__EXERCISE PROMPT__
What lines in the records below contain the string "States"? Copy every one.

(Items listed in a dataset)
*****

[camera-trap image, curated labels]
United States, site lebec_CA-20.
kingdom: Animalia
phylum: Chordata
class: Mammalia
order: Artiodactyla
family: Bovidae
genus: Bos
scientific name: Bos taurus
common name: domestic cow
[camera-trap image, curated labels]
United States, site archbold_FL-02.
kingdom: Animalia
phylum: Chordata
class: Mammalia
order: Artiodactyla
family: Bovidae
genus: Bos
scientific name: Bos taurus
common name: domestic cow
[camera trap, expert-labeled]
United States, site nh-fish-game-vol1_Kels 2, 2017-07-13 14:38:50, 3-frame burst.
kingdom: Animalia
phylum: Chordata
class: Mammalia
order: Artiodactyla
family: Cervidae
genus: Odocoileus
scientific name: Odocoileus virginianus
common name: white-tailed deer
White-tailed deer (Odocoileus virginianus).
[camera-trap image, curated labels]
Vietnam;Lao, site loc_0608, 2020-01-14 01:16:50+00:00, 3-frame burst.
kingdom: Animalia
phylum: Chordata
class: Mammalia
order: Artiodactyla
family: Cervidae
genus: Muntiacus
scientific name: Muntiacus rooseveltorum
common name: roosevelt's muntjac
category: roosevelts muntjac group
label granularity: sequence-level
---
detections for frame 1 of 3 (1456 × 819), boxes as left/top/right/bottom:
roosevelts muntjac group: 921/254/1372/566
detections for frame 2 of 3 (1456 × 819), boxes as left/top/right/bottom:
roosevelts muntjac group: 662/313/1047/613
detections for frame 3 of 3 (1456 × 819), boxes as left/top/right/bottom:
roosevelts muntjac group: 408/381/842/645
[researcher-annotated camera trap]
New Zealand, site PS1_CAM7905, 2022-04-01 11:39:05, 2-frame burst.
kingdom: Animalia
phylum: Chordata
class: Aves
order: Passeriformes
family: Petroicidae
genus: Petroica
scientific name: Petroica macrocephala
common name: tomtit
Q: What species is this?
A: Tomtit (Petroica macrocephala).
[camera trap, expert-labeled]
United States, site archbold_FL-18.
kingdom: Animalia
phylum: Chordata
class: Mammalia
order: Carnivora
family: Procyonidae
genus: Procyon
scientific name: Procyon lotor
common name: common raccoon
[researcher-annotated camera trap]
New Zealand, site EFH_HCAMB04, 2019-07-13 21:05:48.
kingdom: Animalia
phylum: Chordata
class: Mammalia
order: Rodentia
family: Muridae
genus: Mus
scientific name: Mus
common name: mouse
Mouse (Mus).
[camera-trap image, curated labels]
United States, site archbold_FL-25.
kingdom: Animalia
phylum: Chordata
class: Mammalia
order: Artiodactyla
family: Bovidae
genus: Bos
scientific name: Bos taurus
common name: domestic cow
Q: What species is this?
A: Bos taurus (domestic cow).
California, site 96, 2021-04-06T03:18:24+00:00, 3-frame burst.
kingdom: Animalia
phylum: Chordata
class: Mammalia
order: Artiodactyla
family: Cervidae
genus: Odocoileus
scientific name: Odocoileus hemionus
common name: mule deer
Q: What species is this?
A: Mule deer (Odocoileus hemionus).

*****

__OUTPUT BELOW__
United States, site lebec_CA-20.
United States, site archbold_FL-02.
United States, site nh-fish-game-vol1_Kels 2, 2017-07-13 14:38:50, 3-frame burst.
United States, site archbold_FL-18.
United States, site archbold_FL-25.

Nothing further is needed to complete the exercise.